● Ejercicio:
Transcribe sin cambios todo el texto proporcionado desde "martes, 18 de" hasta "manos aburridas, cansadas.", incluidas ambas frases.

Un año después mi novio y yo nos casamos. Un amor para siempre, como el de mis padres.

martes, 18 de marzo de 2014

Diario del olvido. Día 4

Mis amigas me reconfortan con historias de amor. Aquel que comenzó con una mirada entre dos extraños de continentes distintos y que se hizo cierto entre conversaciones que saltaron un océano. Otro más, tan intenso, un tsunami que se detuvo mar adentro con una despedida inevitable y fue entonces cuando ella encontró a otro, a su gran amor, el que se quedó para siempre. Sus historias tienen finales felices. No como los finales que yo conozco, los míos. La despedida planeada que llegó sin llanto. La otra, la del corazón roto que abría el pecho para reclamarme cada beso, cada segundo invertido en una fantasía absurda. La última, la del amor que se fue deshilando gastado de rutina, el retrato perfecto en el que nos volvíamos viejos juntos, desgastado entre nuestras manos aburridas, cansadas.

● Extractos de un conjunto de datos:
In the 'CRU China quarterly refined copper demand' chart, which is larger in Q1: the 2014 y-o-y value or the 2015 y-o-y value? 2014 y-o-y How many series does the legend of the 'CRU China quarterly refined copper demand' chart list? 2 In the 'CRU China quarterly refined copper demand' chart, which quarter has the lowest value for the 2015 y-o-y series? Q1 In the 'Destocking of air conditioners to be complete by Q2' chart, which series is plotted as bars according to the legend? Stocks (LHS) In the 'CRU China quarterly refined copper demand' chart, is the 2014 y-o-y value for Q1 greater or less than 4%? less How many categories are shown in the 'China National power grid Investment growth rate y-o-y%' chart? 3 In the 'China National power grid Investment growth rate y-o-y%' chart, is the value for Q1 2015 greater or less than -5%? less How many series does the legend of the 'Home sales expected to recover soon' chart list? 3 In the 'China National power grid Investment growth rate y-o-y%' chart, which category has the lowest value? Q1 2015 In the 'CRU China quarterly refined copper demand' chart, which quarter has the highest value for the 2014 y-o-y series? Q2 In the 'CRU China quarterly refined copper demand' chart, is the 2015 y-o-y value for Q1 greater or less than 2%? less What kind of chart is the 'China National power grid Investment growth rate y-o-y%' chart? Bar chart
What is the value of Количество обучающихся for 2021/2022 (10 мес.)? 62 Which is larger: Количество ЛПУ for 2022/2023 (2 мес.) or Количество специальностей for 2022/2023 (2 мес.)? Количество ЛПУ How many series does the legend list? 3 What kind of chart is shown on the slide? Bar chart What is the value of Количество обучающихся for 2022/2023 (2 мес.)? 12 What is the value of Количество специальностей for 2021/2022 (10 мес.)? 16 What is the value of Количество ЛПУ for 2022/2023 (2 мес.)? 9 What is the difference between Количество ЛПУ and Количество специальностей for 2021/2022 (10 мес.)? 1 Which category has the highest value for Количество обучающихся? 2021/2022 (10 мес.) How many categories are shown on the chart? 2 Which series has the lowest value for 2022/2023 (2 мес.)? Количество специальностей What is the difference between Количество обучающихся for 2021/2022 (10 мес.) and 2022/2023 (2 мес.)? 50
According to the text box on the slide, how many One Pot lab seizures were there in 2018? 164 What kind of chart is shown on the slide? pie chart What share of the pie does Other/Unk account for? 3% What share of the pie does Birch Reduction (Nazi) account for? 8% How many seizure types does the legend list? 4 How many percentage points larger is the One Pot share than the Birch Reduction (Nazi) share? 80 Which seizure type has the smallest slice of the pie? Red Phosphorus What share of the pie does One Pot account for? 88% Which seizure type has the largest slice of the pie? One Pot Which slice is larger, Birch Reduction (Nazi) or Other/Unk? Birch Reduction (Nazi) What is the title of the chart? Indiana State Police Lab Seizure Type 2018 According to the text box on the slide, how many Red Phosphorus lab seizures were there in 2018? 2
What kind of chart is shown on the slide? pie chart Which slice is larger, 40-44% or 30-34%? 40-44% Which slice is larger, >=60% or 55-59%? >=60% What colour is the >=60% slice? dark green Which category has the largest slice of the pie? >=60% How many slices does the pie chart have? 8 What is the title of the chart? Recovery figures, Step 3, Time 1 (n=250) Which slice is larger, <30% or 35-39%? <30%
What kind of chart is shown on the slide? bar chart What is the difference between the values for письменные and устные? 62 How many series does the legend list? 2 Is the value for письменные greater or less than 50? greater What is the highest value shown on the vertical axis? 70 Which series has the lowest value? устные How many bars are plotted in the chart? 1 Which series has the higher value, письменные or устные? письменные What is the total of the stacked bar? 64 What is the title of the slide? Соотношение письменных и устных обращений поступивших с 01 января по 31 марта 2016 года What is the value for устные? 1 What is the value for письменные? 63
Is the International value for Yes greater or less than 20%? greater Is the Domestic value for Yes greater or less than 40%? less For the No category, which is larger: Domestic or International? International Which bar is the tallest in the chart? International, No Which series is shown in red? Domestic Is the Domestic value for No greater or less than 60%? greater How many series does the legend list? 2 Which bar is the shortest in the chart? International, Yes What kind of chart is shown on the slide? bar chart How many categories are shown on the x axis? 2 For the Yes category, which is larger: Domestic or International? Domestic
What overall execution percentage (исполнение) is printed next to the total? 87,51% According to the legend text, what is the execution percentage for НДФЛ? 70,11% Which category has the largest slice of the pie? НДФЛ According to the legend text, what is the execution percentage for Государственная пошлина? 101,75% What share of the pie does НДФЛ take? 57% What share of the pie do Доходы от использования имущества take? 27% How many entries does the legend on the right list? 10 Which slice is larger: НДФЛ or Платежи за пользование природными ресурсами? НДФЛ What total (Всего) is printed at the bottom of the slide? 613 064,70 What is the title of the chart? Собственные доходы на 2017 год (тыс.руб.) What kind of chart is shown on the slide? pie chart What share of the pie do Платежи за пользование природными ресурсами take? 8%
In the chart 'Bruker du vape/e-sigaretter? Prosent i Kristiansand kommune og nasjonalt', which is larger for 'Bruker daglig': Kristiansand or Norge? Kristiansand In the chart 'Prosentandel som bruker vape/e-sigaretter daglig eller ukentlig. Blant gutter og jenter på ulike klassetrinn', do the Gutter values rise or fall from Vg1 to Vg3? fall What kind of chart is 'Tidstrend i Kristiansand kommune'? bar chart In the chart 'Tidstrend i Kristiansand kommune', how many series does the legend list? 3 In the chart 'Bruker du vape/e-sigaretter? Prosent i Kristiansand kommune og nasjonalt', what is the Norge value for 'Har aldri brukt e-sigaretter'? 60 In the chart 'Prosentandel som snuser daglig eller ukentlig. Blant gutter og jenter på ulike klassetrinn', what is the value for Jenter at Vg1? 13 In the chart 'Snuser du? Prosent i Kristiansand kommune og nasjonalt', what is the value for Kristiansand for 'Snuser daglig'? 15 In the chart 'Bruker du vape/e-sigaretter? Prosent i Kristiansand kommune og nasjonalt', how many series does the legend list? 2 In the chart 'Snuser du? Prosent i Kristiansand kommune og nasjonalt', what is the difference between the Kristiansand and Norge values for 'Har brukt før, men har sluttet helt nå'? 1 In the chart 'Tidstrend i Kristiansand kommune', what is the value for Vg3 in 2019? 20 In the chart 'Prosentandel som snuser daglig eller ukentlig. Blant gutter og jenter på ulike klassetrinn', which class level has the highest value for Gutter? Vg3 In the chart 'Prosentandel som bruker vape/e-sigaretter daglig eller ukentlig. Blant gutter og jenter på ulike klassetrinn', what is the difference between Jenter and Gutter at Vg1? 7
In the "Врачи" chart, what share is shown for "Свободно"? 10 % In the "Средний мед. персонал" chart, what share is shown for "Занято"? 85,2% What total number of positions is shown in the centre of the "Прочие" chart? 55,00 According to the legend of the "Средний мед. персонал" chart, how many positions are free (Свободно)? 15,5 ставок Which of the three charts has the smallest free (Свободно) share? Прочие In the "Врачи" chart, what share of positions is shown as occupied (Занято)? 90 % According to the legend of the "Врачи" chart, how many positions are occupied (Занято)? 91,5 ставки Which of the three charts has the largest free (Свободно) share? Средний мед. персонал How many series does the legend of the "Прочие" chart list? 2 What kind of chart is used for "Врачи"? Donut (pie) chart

● Respuesta:
martes, 18 de marzo de 2014

Diario del olvido. Día 4

Mis amigas me reconfortan con historias de amor. Aquel que comenzó con una mirada entre dos extraños de continentes distintos y que se hizo cierto entre conversaciones que saltaron un océano. Otro más, tan intenso, un tsunami que se detuvo mar adentro con una despedida inevitable y fue entonces cuando ella encontró a otro, a su gran amor, el que se quedó para siempre. Sus historias tienen finales felices. No como los finales que yo conozco, los míos. La despedida planeada que llegó sin llanto. La otra, la del corazón roto que abría el pecho para reclamarme cada beso, cada segundo invertido en una fantasía absurda. La última, la del amor que se fue deshilando gastado de rutina, el retrato perfecto en el que nos volvíamos viejos juntos, desgastado entre nuestras manos aburridas, cansadas.